On Nov 4, 2015, at 12:21 AM, Miroslav Lichvar <[email protected]> wrote:
> On Tue, Nov 03, 2015 at 01:41:57PM -0800, Charles Swiger wrote:
>> An attacker with sufficient bandwidth can flood your incoming pipe, but
>> it seems desirable to switch from:
>> 
>> - replying normally to source IP
>> - replying with a KoD RATE reply, if source is sending requests too fast
>> - replying with KoD DENY, if the source continues sending requests
>> - simply dropping future requests from that source for $LONGTIME ~= 1 day.
>> 
>> This does the right thing for clients which want time but are being naughty
>> and querying too fast, as well as for full DDoS attacks where the source IP
>> is forged and might even be the intended target.
> 
> Wouldn't that make the attack even worse?

Not meaningfully.  ntpd can handle thousands of legitimate clients polling at
normal intervals and only use a few kbits of bandwidth.

> We don't want to prevent the client from getting replies to spoofed requests,

I'd like to prevent a client from getting replies from spoofed requests, but
I can only enforce BCP 38 within the networks I manage.

What needs to be done – Carry on the mailing-list reply about NTP rate limiting, starting right after its last sentence.

Material provided –

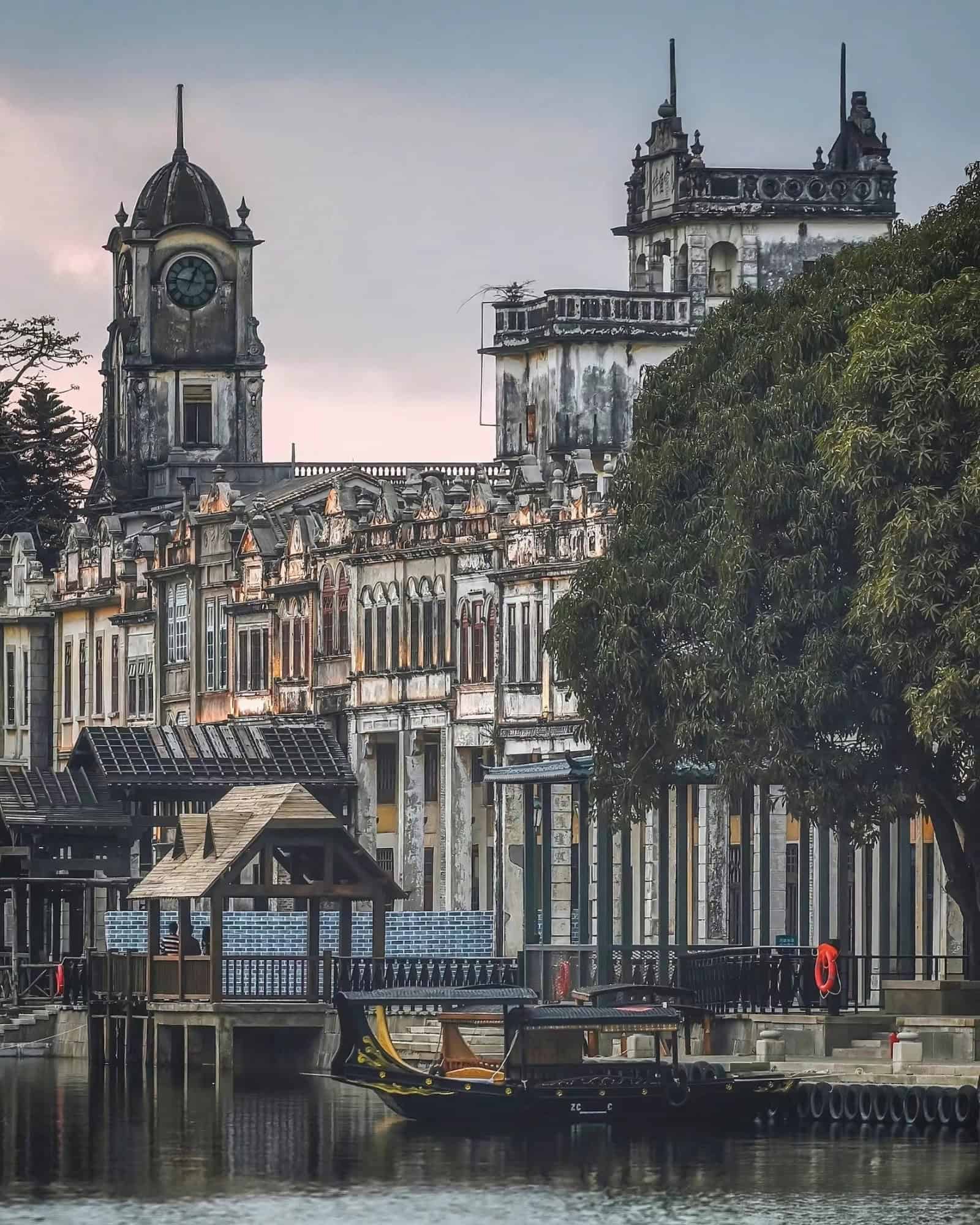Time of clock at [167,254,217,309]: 12:46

Answer to this exercise –
> we want to keep sending useful replies to some fraction of its requests when 
> an
> attacker is sending spoofed requests, so the client can stay synchronized.

A server under attack might want to keep sending useful replies to client 
requests
if they don't seem malicious per rate-limiting criteria.

> If the attacker wanted to flood the client's connection, s/he could
> send spoofed packets directly to it, no need to reflect from the
> server.

As we should have learned by now, if an attacker can spoof small requests
and obtain large replies, that "amplification" factor is very useful for DDoS.

>> I think ntpd should move from B to C to A, if the traffic rate continues
>> to exceed reasonable polling frequency.
> 
> I think that's basically what ntpd currently does and what we want to prevent.

Didn't I quote you saying:

"Currently, if restrict kod is disabled, ntpd always does A. When
restrict kod is enabled, it selects between A and C, depending on how
long it was since last C. B is never used, which allows the attack we
are trying to prevent."

...?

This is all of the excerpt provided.